2. Il secondo motivo contesta violazione e falsa applicazione dell’art. 91 c.p.c.: la Corte d’appello ha condannato l’impresa RAGIONE_SOCIALE a rifondere in via solidale le spese sostenute da Croce e da Unipol Sai per entrambi i gradi di giudizio, limitandosi ad affermare che tali spese vanno poste in via solidale e per quote uguali a carico delle altre parti processuali; l’impresa aveva però proposto la propria domanda nei soli confronti di COGNOME ed è stata COGNOME a chiedere la condanna sia dell’impresa che dell’arch. COGNOME che, a sua volta, ha esteso la domanda nei confronti dell’ing. COGNOME che ha chiamato in manleva Unipol Sai; nel proprio atto d’appello, l’impresa chiedeva la riforma della sentenza del Tribunale per fare accertare integralmente il proprio credito nei confronti di COGNOME, COGNOME che, in via di appello incidentale, chiedeva la condanna in solido dell’impresa, di COGNOME e di COGNOME. Il motivo è fondato. Il processo è stato instaurato dall’impresa Rampazzo, che ha convenuto in giudizio la committente COGNOME e nei suoi confronti ha fatto valere la domanda di condanna al pagamento di quanto ancora dovuto e al risarcimento dei danni. È stata la convenuta a chiamare in causa il direttore dei lavori COGNOME che, a sua volta, ha chiamato in causa COGNOME. L’impresa, pertanto, non ha dato causa alla chiamata in giudizio di COGNOME e anche con il suo appello incidentale si è limitata a chiedere di condannare COGNOME e, a differenza di quest’ultima, non ha proposto alcuna domanda nei confronti di COGNOME e di COGNOME.
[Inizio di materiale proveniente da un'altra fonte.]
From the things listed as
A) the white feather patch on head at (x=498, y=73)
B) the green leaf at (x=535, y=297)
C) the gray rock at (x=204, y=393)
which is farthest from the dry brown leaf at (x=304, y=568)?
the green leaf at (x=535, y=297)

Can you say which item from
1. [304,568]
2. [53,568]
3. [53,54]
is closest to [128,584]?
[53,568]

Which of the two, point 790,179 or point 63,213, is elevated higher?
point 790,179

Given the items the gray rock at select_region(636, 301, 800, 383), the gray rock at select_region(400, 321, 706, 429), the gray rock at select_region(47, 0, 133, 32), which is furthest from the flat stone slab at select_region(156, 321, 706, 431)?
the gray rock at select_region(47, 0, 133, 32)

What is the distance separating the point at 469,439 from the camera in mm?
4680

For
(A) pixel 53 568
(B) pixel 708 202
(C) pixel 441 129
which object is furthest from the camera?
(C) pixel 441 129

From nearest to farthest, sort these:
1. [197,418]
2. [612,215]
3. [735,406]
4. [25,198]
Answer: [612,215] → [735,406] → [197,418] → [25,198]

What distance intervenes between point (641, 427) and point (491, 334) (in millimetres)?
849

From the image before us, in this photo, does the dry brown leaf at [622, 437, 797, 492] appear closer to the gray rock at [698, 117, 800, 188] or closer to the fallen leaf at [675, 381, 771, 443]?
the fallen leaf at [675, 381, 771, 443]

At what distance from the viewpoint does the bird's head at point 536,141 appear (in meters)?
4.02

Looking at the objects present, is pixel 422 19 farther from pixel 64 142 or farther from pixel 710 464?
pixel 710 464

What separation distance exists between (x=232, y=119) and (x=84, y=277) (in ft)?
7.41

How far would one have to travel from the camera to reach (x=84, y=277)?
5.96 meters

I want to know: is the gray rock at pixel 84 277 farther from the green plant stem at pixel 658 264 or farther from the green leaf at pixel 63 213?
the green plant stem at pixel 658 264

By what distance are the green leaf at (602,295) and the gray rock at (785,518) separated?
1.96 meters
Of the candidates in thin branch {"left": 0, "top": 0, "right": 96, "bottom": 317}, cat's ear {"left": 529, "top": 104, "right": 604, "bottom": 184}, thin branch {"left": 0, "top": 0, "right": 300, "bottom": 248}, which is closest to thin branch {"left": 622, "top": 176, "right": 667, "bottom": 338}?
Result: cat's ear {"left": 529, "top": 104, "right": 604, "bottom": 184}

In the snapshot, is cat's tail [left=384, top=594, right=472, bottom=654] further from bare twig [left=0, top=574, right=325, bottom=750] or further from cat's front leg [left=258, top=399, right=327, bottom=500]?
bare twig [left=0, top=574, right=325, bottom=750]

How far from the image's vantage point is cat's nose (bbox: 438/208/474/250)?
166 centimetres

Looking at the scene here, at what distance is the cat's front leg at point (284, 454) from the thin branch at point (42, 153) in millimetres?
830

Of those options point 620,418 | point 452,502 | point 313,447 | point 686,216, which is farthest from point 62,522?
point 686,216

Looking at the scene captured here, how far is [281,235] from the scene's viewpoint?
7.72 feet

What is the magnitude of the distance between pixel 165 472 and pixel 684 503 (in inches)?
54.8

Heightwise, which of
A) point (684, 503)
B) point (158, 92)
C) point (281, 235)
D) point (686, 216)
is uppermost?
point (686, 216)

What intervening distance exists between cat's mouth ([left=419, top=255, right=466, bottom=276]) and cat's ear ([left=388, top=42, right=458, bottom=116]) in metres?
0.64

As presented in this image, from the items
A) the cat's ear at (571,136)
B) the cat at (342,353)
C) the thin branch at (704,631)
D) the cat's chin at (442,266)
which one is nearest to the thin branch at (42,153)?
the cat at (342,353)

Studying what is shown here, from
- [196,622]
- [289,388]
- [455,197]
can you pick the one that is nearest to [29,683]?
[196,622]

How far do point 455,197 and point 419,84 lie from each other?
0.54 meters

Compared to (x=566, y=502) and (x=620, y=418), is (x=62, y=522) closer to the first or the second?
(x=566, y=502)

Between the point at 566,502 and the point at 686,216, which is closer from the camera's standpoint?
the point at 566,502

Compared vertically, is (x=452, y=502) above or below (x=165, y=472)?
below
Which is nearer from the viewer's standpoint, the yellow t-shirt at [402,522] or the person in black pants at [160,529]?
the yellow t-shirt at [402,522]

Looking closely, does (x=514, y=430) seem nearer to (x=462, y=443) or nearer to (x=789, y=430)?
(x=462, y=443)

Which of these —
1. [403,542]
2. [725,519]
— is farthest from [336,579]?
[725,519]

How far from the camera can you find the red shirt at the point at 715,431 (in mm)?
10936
III. La sentenza impugnata va, pertanto, cassata in relazione al motivo accolto e, non essendo necessari ulteriori accertamenti di fatto, la causa va decisa nel merito e va annullata la statuizione della sentenza d’appello che ha condannato l’impresa RAGIONE_SOCIALE alla rifusione delle spese processuali, così come determinate dal giudice d’appello, sostenute da Croce e da Unipol Sai, spese alle quali, in via solidale, restano condannati, ciascuno per metà, NOME COGNOME e NOME COGNOME.
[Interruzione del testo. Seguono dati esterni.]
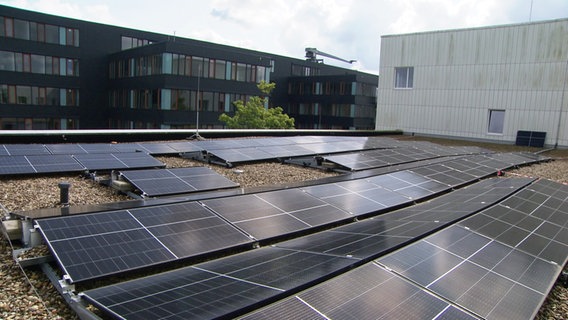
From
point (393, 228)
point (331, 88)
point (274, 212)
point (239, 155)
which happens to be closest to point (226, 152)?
point (239, 155)

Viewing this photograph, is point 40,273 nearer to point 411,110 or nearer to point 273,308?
point 273,308

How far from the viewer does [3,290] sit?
6516 millimetres

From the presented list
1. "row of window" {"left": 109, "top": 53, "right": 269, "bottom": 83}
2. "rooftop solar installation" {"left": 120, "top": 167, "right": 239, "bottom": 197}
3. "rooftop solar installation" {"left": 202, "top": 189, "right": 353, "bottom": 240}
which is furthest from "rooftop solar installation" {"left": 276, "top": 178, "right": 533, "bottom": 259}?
"row of window" {"left": 109, "top": 53, "right": 269, "bottom": 83}

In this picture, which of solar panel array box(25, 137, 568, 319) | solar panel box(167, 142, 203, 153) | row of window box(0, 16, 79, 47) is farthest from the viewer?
row of window box(0, 16, 79, 47)

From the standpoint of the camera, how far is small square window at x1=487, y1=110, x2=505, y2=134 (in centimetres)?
3622

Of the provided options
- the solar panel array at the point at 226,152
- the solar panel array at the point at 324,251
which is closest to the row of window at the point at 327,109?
the solar panel array at the point at 226,152

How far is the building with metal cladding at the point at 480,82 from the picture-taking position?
33.2 meters

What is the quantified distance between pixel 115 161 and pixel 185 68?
115 ft

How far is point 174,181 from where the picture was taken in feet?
42.6

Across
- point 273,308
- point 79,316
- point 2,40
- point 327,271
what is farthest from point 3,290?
point 2,40

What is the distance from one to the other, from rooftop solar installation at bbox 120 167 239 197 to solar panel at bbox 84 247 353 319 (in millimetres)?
5121

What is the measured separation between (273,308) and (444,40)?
38.3 meters

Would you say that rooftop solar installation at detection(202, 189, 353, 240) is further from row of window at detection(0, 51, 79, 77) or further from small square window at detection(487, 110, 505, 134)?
row of window at detection(0, 51, 79, 77)

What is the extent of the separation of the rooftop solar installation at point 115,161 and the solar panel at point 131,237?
5.89 meters
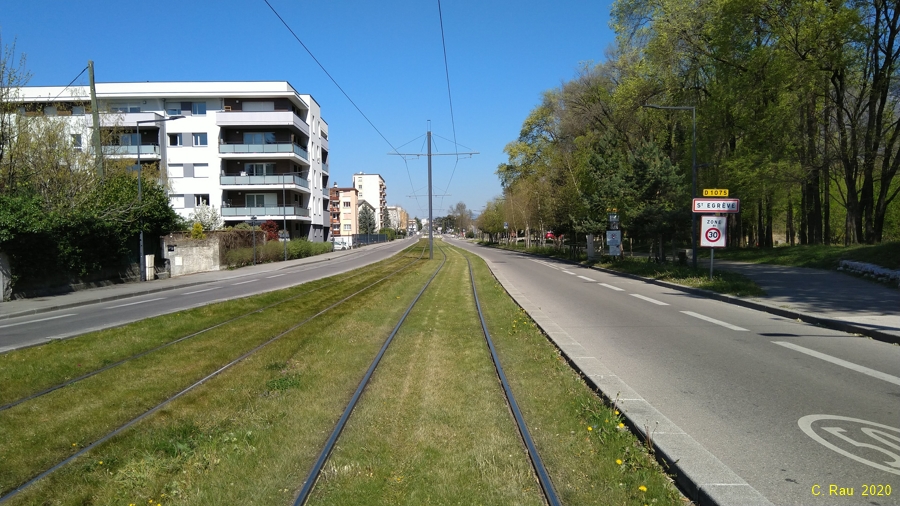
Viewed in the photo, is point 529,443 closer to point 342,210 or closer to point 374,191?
point 342,210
Quanto alle spese del processo, va confermata la regolamentazione e liquidazione delle spese dei due gradi di giudizio operata dalla Corte d’appello; per il presente giudizio vanno compensate le spese tra la ricorrente principale e la ricorrente incidentale e la ricorrente principale va condannata al pagamento delle spese del controricorrente.
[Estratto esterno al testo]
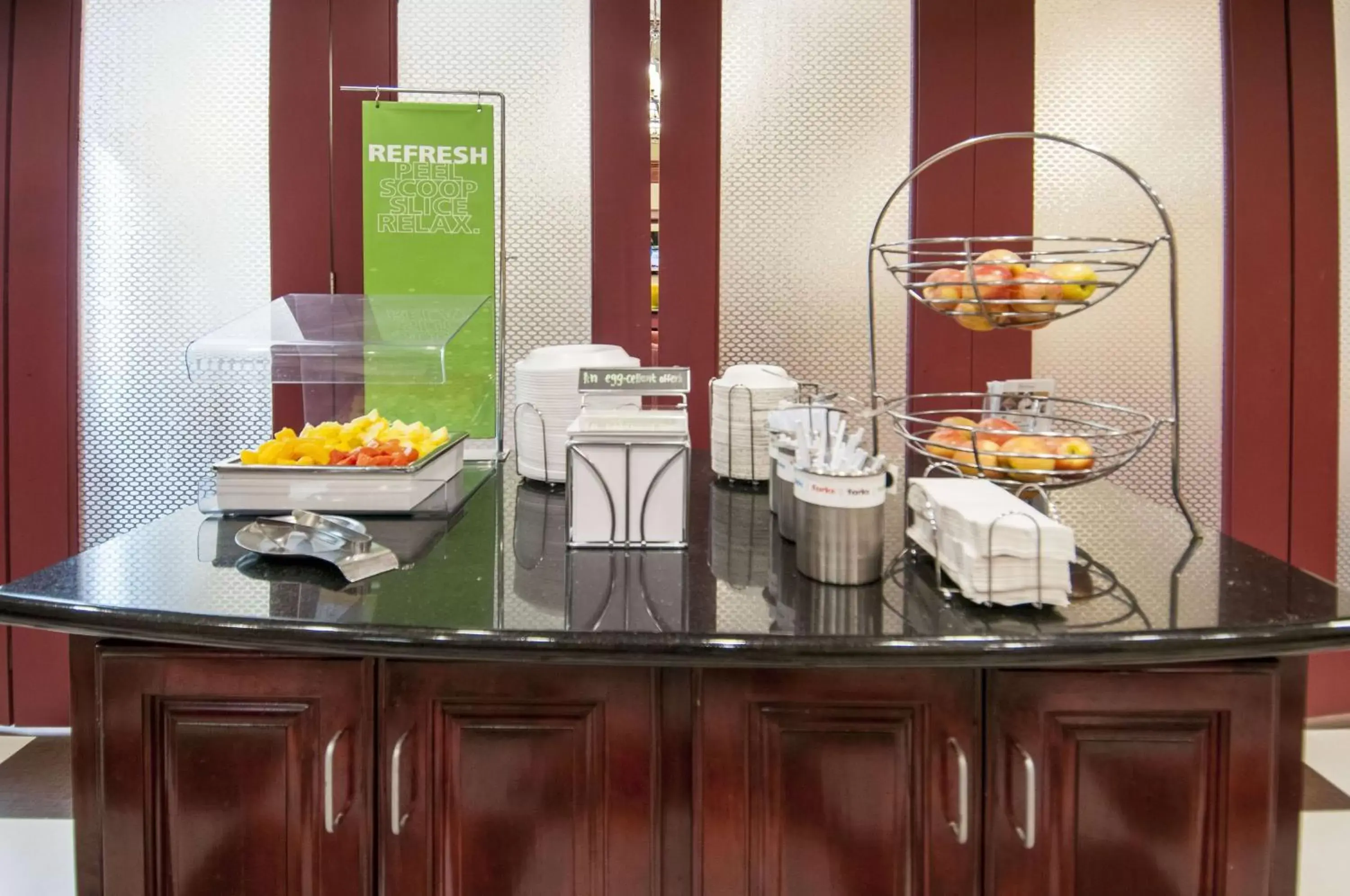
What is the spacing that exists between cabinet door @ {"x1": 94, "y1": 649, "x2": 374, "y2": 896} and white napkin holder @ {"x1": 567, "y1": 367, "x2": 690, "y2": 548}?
1.46ft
Ai sensi dell’art. 13, comma 1quater del d.P.R. n. 115/ 2002, si d à̀ atto della sussistenza dei presupposti processuali per il versamento, da parte della ricorrente principale, di un ulteriore importo a titolo di contributo unificato, pari a quello previsto per il ricorso a norma del comma 1bis dello stesso art. 13, se dovuto.
P.Q.M.
La Corte accoglie il secondo motivo del ricorso incidentale, rigettato il primo motivo del medesimo, e rigetta il ricorso principale; cassa la sentenza impugnata in relazione al motivo accolto e, decidendo nel merito, annulla la statuizione di condanna della ricorrente incidentale impresa edile RAGIONE_SOCIALE al pagamento delle spese in favore di Mario Croce e Unipol Sai Assicurazioni. Confermate le spese del giudizio d’appello, la Corte compensa le spese del presente giudizio tra la ricorrente principale e la ricorrente incidentale e condanna la ricorrente principale al pagamento delle spese del presente giudizio in favore del controricorrente Croce, che liquida in euro 2.400, di cui euro 200 per esborsi, oltre spese generali (15%) e accessori di legge.
Sussistono, ex art. 13, comma 1quater del d.P.R. n. 115/2002, i presupposti processuali per il versamento, da parte della ricorrente principale, di un ulteriore importo a titolo di contributo unificato, pari a quello previsto per il ricorso a norma del comma 1bis dello stesso art. 13, se dovuto.